Update: All of the decrypted files have a filesize except 000. It seems I have 700 out of 800 meg.

And it’s always the expected file size? (decrypted = encrypted - 128)

They say “100.00 MiB” when I get info, the last one is under 100 MiB, but close. The backup was expected to be 800 meg and change, and I have 675 meg in the other files. I did do “compress backup” too.

Update: For clarity, I mean that yes, the .00x files WITHOUT .enc have the same file sizes except for the first one at 0 bytes and the last at just under 100 MiB.

Update hit the max reply count: All say 104857600 except for the first and last. Last is 78088616. @rustybird just looping you in on the update here.

Update 2 because max reply count for the day: I got the gzrecover thing to work, and I got a file private.img.partial.recovered, and Ark seems to be able to do this too.

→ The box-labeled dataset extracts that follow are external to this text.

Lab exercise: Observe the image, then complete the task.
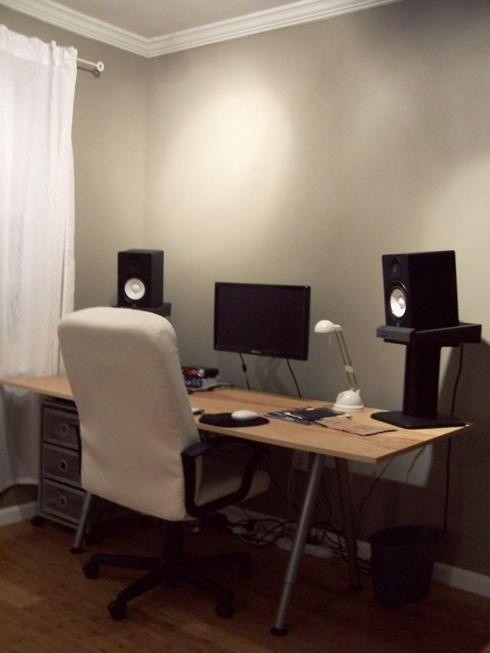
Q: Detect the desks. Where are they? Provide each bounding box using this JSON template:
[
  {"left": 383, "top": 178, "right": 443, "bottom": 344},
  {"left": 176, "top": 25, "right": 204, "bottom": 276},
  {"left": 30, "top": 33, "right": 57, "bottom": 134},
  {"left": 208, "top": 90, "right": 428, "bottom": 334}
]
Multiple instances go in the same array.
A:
[{"left": 1, "top": 375, "right": 477, "bottom": 637}]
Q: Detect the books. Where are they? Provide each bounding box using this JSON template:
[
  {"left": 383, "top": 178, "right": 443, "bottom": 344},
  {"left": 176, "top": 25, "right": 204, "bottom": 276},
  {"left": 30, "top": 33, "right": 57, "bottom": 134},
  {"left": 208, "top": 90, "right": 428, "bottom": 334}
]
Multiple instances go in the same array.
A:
[
  {"left": 183, "top": 362, "right": 222, "bottom": 392},
  {"left": 267, "top": 405, "right": 351, "bottom": 423}
]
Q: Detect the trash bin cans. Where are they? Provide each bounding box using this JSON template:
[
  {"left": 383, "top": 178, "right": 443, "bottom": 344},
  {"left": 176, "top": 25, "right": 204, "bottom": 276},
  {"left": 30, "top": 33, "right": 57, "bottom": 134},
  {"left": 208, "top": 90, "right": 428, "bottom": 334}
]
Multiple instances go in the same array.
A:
[{"left": 365, "top": 525, "right": 436, "bottom": 607}]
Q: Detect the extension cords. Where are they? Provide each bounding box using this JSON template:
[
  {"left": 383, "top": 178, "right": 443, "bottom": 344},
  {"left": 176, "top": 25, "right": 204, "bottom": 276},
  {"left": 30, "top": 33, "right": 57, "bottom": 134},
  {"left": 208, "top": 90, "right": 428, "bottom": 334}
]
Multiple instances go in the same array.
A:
[{"left": 277, "top": 538, "right": 333, "bottom": 558}]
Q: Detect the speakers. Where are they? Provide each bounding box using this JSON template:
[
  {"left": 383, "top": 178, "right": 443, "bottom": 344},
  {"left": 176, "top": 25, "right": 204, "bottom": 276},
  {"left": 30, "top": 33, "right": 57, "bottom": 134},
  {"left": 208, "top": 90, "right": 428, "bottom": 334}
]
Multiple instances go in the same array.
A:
[
  {"left": 382, "top": 250, "right": 458, "bottom": 331},
  {"left": 117, "top": 248, "right": 163, "bottom": 308}
]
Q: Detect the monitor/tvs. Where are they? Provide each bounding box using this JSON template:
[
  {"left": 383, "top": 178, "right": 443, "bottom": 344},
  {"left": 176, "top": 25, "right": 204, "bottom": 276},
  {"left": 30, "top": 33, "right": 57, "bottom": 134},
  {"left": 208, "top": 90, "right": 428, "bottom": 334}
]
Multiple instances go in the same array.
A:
[{"left": 214, "top": 282, "right": 310, "bottom": 360}]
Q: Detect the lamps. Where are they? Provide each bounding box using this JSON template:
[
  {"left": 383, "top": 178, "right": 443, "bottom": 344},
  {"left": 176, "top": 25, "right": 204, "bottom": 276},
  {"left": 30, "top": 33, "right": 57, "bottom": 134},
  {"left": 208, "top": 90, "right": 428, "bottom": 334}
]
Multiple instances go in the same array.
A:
[{"left": 314, "top": 319, "right": 365, "bottom": 414}]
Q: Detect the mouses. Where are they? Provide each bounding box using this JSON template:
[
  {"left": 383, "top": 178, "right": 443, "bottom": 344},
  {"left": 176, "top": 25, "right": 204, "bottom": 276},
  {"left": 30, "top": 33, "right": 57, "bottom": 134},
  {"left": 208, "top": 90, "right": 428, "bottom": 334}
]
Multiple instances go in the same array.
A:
[{"left": 231, "top": 409, "right": 259, "bottom": 421}]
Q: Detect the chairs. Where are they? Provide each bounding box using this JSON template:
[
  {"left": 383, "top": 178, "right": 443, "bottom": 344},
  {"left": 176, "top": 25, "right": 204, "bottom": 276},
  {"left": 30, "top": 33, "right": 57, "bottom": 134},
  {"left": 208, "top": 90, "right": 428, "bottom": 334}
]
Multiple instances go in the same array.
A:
[{"left": 57, "top": 306, "right": 270, "bottom": 621}]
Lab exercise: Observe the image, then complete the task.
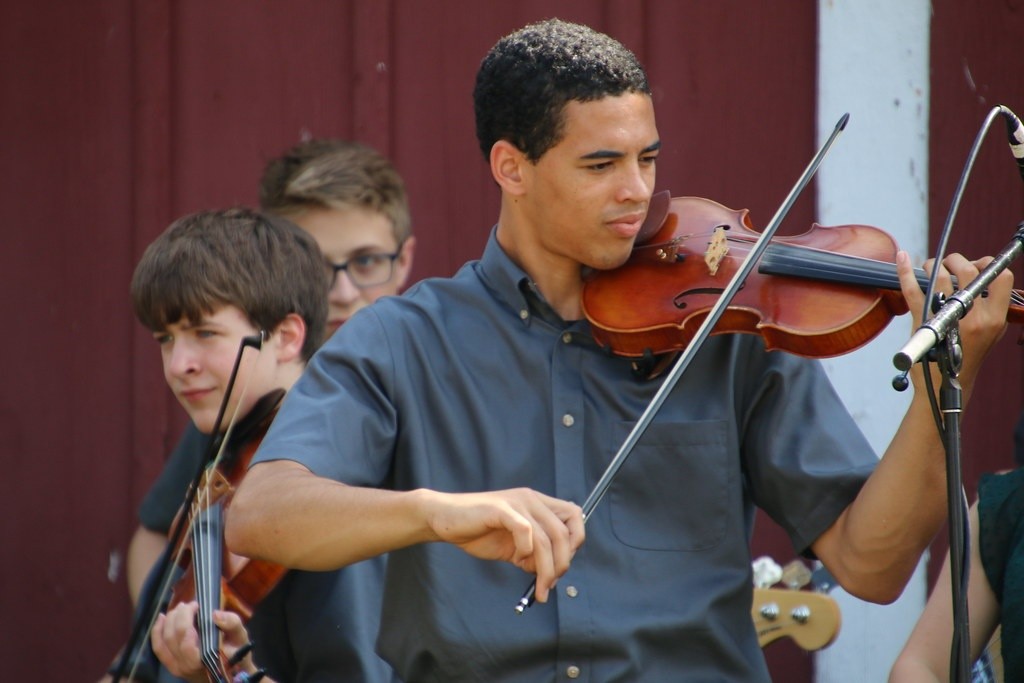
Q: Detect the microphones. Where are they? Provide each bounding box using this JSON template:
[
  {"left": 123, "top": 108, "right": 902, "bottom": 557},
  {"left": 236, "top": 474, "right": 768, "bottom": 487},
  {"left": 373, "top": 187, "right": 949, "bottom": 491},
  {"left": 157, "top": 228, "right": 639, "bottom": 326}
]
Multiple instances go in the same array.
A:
[{"left": 999, "top": 106, "right": 1024, "bottom": 180}]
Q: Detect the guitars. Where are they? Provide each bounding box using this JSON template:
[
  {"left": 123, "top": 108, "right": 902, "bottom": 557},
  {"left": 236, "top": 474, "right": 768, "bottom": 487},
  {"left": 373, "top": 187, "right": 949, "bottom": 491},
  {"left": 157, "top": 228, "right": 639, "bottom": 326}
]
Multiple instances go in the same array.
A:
[{"left": 746, "top": 548, "right": 843, "bottom": 653}]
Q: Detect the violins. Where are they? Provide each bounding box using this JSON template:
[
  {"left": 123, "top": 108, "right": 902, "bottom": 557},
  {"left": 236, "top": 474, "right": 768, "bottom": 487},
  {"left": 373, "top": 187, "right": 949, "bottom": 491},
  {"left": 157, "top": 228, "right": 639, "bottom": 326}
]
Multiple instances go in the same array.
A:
[
  {"left": 168, "top": 387, "right": 295, "bottom": 682},
  {"left": 580, "top": 192, "right": 1024, "bottom": 359}
]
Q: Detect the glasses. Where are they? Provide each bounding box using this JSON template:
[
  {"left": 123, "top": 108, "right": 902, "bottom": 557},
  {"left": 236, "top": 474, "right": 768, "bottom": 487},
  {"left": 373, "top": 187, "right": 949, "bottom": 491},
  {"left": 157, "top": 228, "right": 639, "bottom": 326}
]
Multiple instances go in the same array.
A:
[{"left": 317, "top": 242, "right": 403, "bottom": 295}]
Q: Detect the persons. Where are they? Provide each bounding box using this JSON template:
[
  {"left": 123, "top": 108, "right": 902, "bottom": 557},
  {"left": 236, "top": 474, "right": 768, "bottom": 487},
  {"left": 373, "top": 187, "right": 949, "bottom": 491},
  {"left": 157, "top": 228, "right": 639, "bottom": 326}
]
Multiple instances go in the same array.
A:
[{"left": 127, "top": 17, "right": 1024, "bottom": 683}]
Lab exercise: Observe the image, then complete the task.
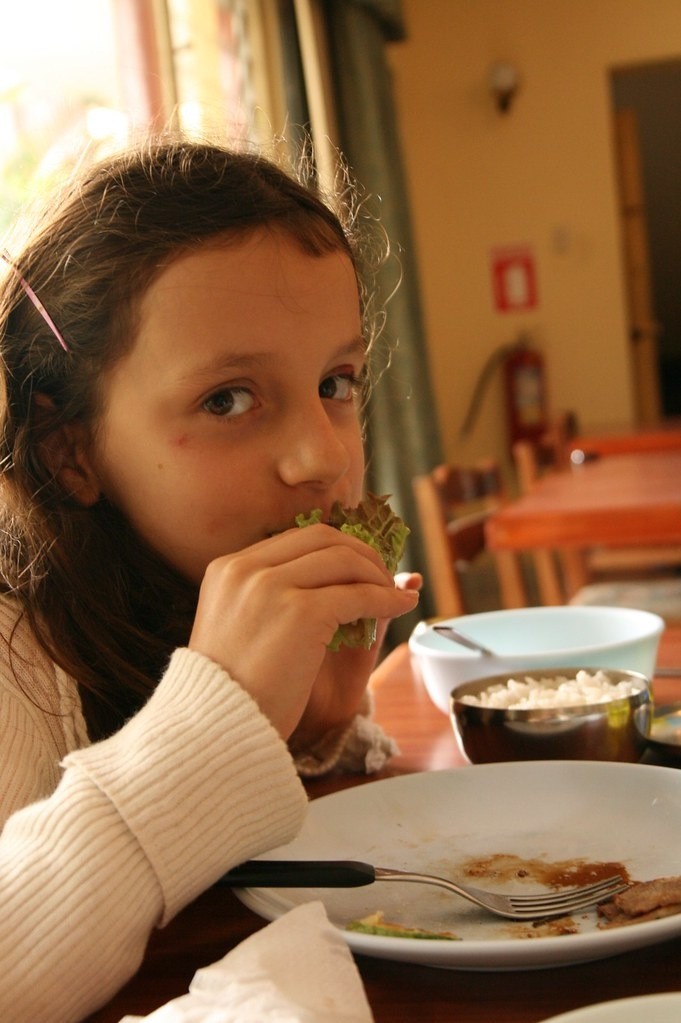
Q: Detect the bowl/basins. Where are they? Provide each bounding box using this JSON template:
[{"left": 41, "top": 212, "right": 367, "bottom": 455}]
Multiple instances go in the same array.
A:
[
  {"left": 409, "top": 607, "right": 664, "bottom": 764},
  {"left": 451, "top": 668, "right": 654, "bottom": 763}
]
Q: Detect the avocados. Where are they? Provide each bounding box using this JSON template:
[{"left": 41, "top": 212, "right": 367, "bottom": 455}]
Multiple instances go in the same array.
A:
[{"left": 347, "top": 909, "right": 462, "bottom": 940}]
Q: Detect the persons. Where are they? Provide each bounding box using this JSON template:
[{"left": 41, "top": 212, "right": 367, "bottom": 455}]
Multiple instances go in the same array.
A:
[{"left": 0, "top": 142, "right": 421, "bottom": 1023}]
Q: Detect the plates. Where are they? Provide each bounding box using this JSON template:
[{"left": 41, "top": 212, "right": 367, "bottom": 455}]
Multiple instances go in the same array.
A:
[{"left": 228, "top": 765, "right": 681, "bottom": 973}]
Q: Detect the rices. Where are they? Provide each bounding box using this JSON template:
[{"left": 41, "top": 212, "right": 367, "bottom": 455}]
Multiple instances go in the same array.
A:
[{"left": 456, "top": 670, "right": 642, "bottom": 710}]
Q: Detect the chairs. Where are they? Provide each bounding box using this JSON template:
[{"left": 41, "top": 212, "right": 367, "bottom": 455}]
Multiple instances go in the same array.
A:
[{"left": 413, "top": 412, "right": 580, "bottom": 621}]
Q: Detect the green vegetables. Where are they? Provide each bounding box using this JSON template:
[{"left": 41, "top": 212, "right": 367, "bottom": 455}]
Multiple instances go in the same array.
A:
[{"left": 266, "top": 491, "right": 411, "bottom": 648}]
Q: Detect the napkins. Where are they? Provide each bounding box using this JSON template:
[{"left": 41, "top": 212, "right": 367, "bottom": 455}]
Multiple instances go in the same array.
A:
[{"left": 119, "top": 902, "right": 375, "bottom": 1022}]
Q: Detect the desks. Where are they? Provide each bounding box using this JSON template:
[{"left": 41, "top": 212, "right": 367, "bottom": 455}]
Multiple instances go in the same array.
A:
[
  {"left": 77, "top": 631, "right": 681, "bottom": 1023},
  {"left": 486, "top": 451, "right": 681, "bottom": 609}
]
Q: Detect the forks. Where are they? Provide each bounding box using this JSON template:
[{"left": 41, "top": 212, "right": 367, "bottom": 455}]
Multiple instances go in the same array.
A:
[{"left": 219, "top": 857, "right": 626, "bottom": 918}]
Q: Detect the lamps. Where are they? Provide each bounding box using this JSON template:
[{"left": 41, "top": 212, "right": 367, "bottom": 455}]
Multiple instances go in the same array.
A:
[{"left": 487, "top": 55, "right": 520, "bottom": 111}]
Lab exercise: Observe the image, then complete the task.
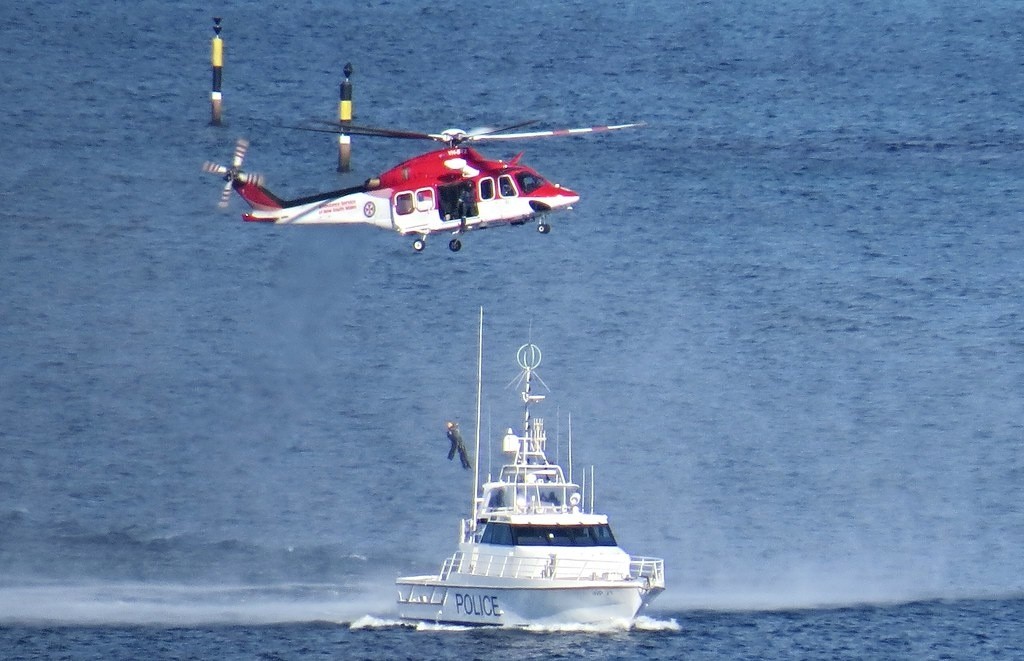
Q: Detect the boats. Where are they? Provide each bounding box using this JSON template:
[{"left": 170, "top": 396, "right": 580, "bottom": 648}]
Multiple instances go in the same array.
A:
[{"left": 392, "top": 307, "right": 668, "bottom": 636}]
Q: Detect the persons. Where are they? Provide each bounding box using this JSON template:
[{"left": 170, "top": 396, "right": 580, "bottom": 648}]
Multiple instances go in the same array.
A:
[
  {"left": 490, "top": 490, "right": 561, "bottom": 507},
  {"left": 447, "top": 422, "right": 471, "bottom": 470},
  {"left": 454, "top": 181, "right": 474, "bottom": 227}
]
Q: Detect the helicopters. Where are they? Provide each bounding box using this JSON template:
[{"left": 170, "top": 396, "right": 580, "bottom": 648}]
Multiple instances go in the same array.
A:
[{"left": 198, "top": 13, "right": 650, "bottom": 254}]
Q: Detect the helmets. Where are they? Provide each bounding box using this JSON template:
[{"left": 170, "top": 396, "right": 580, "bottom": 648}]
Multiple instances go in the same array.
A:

I just can’t mount the private.img.partial.recovered it says “mount: /mnt/img: wrong fs type, bad option, bad superblock on /dev/loop0, missing codepage or helper program, or other error.” when I do “sudo mount -o loop private.img.partial.recovered /mnt/img”. Not sure if I missed a step. Sorry if I shouldn’t keep @rustybird at-ing you as well. I think I’ve come to terms with losing access.